On the other side of the equation is the scaling up problem. When testing a new therapy or device on 25 to 50 patients, a laptop and a spreadsheet are all that a clinician needs. However, when the therapy or device affects 10,000 to 20,000 patients, “you’re going to have to manage that product across iOS, Android and HTML5… You may have to roll it out to a Mandarin- or French-speaking population.

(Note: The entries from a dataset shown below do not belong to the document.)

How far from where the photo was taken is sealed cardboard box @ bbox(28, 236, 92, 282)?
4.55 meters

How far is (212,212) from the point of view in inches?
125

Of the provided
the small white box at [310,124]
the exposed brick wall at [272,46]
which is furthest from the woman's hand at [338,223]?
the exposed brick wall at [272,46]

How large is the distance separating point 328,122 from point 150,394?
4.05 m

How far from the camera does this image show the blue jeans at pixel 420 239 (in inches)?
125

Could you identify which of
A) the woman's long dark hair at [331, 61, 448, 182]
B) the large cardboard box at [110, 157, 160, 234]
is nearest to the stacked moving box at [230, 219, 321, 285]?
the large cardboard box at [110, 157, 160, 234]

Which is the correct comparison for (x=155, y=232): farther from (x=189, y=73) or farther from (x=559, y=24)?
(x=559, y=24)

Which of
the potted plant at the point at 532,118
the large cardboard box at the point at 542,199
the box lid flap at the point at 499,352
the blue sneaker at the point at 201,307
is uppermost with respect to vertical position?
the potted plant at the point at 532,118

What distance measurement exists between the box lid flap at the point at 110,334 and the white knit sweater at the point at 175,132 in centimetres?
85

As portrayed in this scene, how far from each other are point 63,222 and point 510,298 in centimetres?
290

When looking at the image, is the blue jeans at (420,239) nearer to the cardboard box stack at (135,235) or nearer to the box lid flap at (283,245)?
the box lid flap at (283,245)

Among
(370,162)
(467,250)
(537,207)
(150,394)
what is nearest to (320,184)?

The hospital may want to use it, but only if you can integrate it with their medical records management system or clinical lab system,” explains Shih.
Next up, Shih, Semple, Crawford and their team want to open up their toolbox in the form of a software kit for software developers to use QoC’s API to develop their own health apps.
For the time being, the company keeps collecting accolades, including winning the digital health stream of the 2015 MaRS HealthKick Innovation Challenge.
For startups trying to find funding in challenges like HealthKick or through conferences like RESI on MaRS, which is taking place in June, Shih shares the following advice: “People are going to remember you based on a sound bite or two. You want to make sure you control what that sound bite is. Stay focused. Don’t assume the audience knows everything about, say, software as a service, but don’t start shooting out 100 things they’re not going to remember.”